Meet Kate Colin, San Rafael’s First Female Mayor

Kate Colin (photo by Reny Huelskamp)

In an October endorsement, the Marin Independent Journal wrote that Kate Colin, who has lived in San Rafael’s Sun Valley neighborhood since 1996 and served on the planning commission for seven years before joining city council in 2013, “is poised to step into the mayor’s job. We wholeheartedly recommend her in this historic election for San Rafael.”

The editorial board wasn’t alone in that thought; the 55-year-old ended up receiving just over 86 percent of the vote replacing retiring mayor Gary Phillips, who served for nearly a decade, and made history as the first woman elected mayor of San Rafael. But the history making didn’t stop there. Colin was sworn in in December with two new women councilmembers, Maika Llorens Gulati (also the city’s first Hispanic councilmember) and Rachel Kertz, who joined a third to make the five-person council majority female. Only three women had ever served on the city council before Colin was appointed to fill a vacancy in 2013.

“After I won, I can’t tell you the number of women who had young daughters that made a point of reaching out to me and saying, ‘I have to tell you my daughter is so excited,’ and then they would say, ‘I’m excited, too,’ ” Colin recollects. “I get so focused on just doing my job that I hadn’t taken the moment to reflect that it can be inspiring and that it was on the radars of younger women in our community. That feels great.”

Colin has four key policy “buckets” she wants to work on with the council during her term: social justice and racial equity; homelessness and housing; climate change and the related issues of sea level rise and wildfires; and economic recovery.

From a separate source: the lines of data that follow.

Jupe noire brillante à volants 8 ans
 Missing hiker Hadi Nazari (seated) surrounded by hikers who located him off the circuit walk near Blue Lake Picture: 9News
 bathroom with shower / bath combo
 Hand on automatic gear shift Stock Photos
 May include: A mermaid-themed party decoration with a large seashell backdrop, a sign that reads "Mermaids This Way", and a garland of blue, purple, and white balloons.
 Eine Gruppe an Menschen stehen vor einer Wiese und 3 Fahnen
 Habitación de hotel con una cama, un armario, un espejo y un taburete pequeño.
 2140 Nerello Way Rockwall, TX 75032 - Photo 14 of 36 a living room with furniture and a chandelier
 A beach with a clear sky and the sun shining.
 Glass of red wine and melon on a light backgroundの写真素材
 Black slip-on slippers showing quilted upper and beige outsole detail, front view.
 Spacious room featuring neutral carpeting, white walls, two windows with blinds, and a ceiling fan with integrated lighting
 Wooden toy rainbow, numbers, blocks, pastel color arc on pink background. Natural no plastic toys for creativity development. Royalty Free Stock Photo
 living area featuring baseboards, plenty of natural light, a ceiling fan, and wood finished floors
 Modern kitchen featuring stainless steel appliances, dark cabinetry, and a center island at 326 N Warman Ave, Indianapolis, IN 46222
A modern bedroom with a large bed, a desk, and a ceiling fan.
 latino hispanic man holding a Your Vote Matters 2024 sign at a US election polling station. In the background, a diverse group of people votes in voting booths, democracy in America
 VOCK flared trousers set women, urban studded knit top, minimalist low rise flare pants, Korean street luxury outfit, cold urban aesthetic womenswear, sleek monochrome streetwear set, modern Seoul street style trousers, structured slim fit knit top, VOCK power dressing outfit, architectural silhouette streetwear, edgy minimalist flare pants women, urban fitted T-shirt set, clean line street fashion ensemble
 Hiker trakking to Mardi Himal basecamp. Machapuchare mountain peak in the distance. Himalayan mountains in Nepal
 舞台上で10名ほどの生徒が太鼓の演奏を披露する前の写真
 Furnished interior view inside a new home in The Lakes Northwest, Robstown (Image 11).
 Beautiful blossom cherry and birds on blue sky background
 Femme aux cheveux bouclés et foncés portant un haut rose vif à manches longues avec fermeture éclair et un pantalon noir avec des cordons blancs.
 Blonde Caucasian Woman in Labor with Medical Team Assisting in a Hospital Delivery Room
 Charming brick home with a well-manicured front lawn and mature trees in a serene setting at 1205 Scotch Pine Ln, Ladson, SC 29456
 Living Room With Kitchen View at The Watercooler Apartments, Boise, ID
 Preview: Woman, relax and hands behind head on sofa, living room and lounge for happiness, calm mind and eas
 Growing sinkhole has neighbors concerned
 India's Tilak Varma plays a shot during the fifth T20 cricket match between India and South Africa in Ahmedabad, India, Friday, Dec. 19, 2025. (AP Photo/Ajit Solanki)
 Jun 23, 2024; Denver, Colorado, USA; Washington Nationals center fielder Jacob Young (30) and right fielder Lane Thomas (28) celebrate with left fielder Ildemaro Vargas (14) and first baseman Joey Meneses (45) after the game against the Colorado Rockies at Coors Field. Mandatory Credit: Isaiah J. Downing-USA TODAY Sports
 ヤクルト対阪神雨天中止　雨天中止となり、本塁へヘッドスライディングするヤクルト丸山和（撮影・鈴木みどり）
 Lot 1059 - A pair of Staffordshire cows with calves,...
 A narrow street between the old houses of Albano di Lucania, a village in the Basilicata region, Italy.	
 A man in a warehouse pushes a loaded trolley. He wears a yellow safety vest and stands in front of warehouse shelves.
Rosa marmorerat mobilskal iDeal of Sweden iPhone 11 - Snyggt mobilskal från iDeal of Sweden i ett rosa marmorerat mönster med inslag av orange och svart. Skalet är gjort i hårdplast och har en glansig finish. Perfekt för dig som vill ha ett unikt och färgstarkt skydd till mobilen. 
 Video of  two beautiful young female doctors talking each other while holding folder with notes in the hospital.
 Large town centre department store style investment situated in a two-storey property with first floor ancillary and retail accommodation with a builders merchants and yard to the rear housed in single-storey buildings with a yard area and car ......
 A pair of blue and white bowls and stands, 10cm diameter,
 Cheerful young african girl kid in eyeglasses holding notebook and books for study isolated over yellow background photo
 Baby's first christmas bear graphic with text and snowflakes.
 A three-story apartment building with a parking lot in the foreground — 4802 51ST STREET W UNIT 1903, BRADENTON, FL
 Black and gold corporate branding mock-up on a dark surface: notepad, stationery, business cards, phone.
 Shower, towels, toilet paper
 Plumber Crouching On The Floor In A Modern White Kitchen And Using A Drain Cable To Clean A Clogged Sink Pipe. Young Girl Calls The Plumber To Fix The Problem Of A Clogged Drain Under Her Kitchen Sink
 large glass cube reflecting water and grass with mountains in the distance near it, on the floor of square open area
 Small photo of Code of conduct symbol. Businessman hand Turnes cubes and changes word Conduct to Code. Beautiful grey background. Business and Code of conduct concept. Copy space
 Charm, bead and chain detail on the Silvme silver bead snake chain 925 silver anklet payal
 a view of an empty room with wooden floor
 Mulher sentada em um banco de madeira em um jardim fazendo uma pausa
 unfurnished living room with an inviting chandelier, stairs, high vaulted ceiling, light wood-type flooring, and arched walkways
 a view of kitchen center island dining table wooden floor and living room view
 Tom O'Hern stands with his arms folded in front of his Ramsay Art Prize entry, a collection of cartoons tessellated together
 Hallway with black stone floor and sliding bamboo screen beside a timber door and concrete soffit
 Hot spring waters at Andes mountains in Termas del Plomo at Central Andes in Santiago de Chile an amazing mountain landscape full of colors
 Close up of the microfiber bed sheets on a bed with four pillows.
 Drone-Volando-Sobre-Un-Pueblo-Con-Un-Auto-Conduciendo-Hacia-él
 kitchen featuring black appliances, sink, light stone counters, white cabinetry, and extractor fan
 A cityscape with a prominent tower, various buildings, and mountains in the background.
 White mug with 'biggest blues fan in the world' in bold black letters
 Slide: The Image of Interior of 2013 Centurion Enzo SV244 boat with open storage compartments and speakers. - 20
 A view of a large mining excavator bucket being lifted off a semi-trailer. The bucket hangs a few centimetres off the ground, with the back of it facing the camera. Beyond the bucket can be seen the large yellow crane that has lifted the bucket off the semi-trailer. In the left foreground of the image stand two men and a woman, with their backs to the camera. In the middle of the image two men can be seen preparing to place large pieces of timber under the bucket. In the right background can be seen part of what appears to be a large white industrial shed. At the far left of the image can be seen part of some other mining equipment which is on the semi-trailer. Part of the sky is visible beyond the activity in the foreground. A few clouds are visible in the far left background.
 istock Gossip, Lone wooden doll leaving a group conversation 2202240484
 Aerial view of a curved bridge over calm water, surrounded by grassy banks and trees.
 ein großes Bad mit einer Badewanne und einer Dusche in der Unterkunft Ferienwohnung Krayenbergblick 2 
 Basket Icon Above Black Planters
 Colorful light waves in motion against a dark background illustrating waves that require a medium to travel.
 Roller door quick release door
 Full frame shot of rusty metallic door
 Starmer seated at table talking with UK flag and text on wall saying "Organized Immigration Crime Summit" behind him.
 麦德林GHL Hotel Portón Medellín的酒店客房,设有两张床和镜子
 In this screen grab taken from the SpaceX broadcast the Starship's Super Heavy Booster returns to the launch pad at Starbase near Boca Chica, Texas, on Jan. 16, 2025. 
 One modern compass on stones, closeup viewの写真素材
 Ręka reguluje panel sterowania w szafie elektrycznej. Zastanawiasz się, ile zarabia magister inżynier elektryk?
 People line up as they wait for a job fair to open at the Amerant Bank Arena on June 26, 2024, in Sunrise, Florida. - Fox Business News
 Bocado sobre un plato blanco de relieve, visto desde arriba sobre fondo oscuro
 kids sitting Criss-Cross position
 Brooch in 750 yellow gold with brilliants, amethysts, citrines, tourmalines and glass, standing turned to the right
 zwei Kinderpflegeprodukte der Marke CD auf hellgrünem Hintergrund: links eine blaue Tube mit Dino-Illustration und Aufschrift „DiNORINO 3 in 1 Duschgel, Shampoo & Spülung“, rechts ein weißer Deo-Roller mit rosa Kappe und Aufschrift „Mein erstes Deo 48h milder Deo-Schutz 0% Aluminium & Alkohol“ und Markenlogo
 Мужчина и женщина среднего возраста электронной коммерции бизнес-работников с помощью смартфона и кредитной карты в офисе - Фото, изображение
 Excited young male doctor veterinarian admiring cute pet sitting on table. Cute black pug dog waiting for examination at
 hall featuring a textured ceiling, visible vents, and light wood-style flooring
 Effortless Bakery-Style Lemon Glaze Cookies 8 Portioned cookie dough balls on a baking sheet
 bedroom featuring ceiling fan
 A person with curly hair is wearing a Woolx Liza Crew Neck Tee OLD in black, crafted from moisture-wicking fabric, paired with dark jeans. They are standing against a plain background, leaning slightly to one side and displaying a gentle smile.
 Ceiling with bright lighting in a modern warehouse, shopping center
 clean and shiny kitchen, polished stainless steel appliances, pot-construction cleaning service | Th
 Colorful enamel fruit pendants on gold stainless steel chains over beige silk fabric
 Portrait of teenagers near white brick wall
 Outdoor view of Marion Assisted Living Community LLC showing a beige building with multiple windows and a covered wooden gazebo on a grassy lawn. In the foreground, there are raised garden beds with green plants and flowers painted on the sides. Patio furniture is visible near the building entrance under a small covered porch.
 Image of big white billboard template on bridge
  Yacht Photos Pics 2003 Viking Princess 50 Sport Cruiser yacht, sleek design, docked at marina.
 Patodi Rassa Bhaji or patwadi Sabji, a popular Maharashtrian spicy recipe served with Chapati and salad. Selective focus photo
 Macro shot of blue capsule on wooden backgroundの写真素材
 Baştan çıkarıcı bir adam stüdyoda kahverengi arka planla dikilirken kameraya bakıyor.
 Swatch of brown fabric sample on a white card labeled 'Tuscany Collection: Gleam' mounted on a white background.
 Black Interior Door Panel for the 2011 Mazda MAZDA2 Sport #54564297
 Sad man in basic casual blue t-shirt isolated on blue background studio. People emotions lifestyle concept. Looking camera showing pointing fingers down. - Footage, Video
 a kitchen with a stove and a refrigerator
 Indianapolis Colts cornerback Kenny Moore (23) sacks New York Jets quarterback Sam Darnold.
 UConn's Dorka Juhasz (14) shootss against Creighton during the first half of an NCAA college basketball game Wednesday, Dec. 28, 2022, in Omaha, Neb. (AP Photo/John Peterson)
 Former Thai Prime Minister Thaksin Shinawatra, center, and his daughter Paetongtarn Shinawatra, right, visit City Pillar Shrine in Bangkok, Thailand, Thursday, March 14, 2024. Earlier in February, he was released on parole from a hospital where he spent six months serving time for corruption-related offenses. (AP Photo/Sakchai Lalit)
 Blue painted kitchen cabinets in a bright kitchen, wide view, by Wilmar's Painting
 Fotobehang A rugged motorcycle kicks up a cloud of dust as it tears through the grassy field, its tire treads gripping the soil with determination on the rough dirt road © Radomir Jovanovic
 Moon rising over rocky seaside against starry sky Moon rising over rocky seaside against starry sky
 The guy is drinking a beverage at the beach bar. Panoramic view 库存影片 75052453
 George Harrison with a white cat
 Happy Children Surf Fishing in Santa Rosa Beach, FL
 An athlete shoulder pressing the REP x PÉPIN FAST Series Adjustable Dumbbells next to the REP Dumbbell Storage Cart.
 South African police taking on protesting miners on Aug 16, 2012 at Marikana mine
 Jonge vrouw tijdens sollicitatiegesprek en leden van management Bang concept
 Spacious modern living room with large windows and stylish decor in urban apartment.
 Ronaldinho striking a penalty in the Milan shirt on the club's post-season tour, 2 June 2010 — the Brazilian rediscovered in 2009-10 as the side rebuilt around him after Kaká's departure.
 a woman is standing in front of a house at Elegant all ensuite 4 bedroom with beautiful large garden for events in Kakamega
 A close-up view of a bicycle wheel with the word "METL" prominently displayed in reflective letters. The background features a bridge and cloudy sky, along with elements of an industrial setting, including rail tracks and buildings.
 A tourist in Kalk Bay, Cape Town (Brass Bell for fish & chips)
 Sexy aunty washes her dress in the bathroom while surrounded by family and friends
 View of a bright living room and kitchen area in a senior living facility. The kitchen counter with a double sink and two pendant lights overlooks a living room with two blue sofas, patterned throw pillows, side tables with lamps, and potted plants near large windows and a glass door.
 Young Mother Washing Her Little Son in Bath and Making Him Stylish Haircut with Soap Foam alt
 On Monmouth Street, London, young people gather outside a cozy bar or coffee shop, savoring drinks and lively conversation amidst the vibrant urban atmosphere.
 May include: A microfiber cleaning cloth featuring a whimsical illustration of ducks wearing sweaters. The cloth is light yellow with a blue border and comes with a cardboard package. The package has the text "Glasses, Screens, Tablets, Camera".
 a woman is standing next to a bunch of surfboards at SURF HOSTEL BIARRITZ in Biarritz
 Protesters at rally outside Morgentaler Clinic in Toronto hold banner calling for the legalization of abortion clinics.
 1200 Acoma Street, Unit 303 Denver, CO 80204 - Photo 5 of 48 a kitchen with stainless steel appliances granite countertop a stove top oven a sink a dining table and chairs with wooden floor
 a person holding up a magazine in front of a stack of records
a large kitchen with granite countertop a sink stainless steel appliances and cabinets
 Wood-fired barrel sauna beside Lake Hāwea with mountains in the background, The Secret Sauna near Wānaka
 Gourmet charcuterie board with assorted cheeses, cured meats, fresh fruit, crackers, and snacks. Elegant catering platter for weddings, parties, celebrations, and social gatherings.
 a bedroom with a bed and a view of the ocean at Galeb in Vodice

In terms of housing, Colin says San Rafael is in a good position to meet the requirements that are coming down from the state. The city, as Colin knows from her time on the planning commission, has always been pro-housing and the mayor hopes to keep it that way for all economic levels. “I want housing in the right places in San Rafael,” she says. “It brings life and activity and people shopping, people working. There is always something going on; I want to be in a city where there is something going on.”

To help achieve equity and make sure everyone is represented as the city moves forward, Colin says it is important to work with community-based organizations like Canal Alliance and other trusted messengers in the Latinx and Vietnamese communities that call San Rafael home. “We have to have trust and relationships with the people with whom we are trying to connect,” Colin says. “How do we get people on our boards and our commissions — like new councilwoman Maika Llorens Gulati — that are bilingual and bicultural? Our work on this will never be done, we can always do better.”

Due to the effects of Covid-19 restrictions on local businesses and restaurants, Colin says the economic recovery piece may be one of the most important priorities out of the gate. “I started, along with mayor Brian Colbert of San Anselmo, a cross-jurisdictional group comprised of an elected official from every city and town in Marin County,” she says, highlighting San Rafael’s Dining Under the Lights as an example of a successful economic stimulus program shared with the group. “We started to meet virtually and compare notes on what was working.”

For now, local business owners may have seen the mayor on “Mayor Kate’s Walkabout” last month, walking up and down Fourth Street, talking with business owners and listening to what they have to say. “It’s all about building relationships, building trust and building connections,” she says. “I can’t do that from behind my computer.”